# Welcome to the ScaleDown Compression Workshop!

In this workshop, you'll compete to compress prompts to different target percentages,
then use ScaleDown API to achieve even better compression ratios.

## Workshop Structure:
1. Setup and installation
2. Manual compression challenges (3 rounds)
3. ScaleDown API compression comparison
4. Final leaderboard and analysis

## Competition Rules:
- Try to compress prompts to target percentages manually first
- Then use ScaleDown to see how it compares
- Token counting with tiktoken for precise measurement

In [None]:
!pip install tiktoken -q

In [None]:
import tiktoken
import requests
import json
import os
from typing import Dict, List, Tuple
import pandas as pd
from datetime import datetime

In [None]:
# Initialize the tokenizer (using GPT-4 encoding as standard)
encoding = tiktoken.encoding_for_model("gpt-4")

In [None]:
def count_tokens(text: str) -> int:
    """Count tokens in a text string using tiktoken."""
    return len(encoding.encode(text))

def calculate_compression_ratio(original: str, compressed: str) -> float:
    """Calculate compression ratio as percentage."""
    original_tokens = count_tokens(original)
    compressed_tokens = count_tokens(compressed)
    if original_tokens == 0:
        return 0.0
    return (compressed_tokens / original_tokens) * 100

def display_comparison(original: str, manual: str, scaledown_compressed: str, target: float):
    """Display side-by-side comparison of manual vs ScaleDown compression."""
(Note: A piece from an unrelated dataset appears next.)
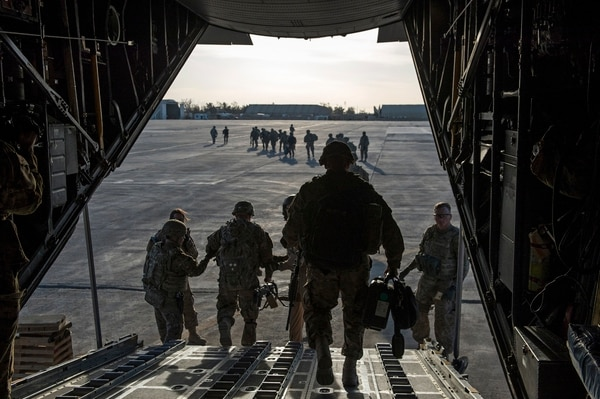 U.S. Army Soldiers from the 82nd Airborne Division leave a C-130H Hercules as they arrive in Iraq to support Operation Inherent Resolve, Feb. 6, 2015. About 1,000 Paratroopers from the 3rd Brigade Combat Team, 82nd Airborne Division deployed to advise and assist the mission in Iraq. During their rotation they will coach, teach and mentor Iraqi Security Forces to enable them to fight Da'ish. (U.S. Air Force photo by Senior Airman James Richardson/AFCENT/PAReviewed/Released)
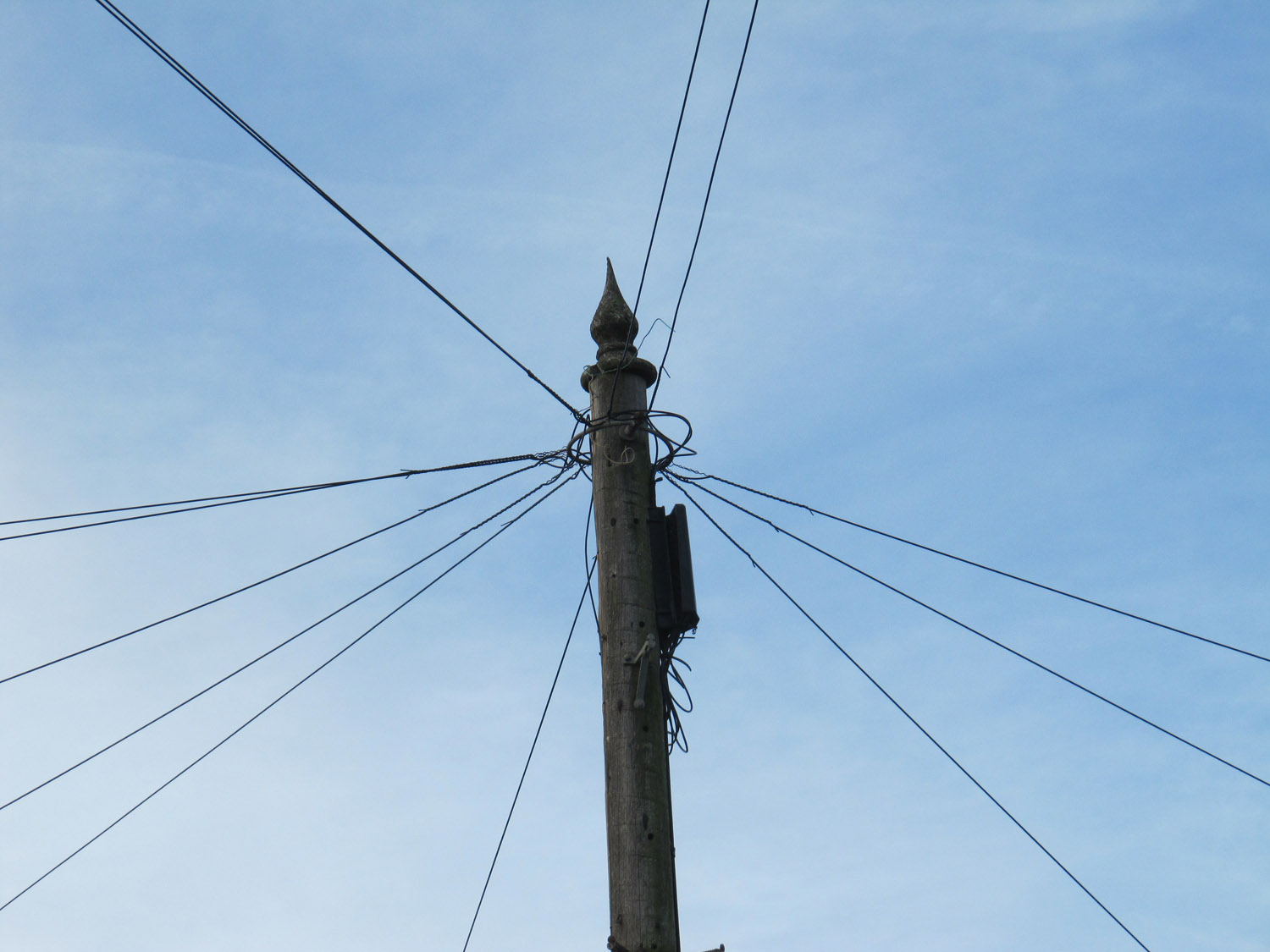 Telephone pole with an ordinary finial on top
    orig_tokens = count_tokens(original)
    manual_tokens = count_tokens(manual)
    scaledown_tokens = count_tokens(scaledown_compressed)

    manual_ratio = calculate_compression_ratio(original, manual)
    scaledown_ratio = calculate_compression_ratio(original, scaledown_compressed)

    print(f"🎯 TARGET: {target}% compression")
    print(f"{'='*80}")
    print(f"📊 RESULTS COMPARISON:")
    print(f"{'Method':<15}{'Tokens':<10}{'Ratio':<12}{'Accuracy':<12}{'Token Savings'}")
    print(f"{'-'*65}")
    print(f"{'Original':<15}{orig_tokens:<10}{100.0:<12.1f}{'-':<12}{'-'}")
    print(f"{'Your Manual':<15}{manual_tokens:<10}{manual_ratio:<12.1f}{100-abs(manual_ratio-target):<12.1f}{orig_tokens-manual_tokens}")
    print(f"{'ScaleDown':<15}{scaledown_tokens:<10}{scaledown_ratio:<12.1f}{100-abs(scaledown_ratio-target):<12.1f}{orig_tokens-scaledown_tokens}")
    print(f"{'='*80}")

    # Show the compressed texts
    print(f"\n📝 YOUR COMPRESSION:")
    print(f"{manual}\n")
    print(f"🤖 SCALEDOWN COMPRESSION:")
    print(f"{scaledown_compressed}\n")

## SCALEDOWN API SETUP

In [None]:
SCALEDOWN_API_KEY = "your key"  # 🔑 Add your API key here!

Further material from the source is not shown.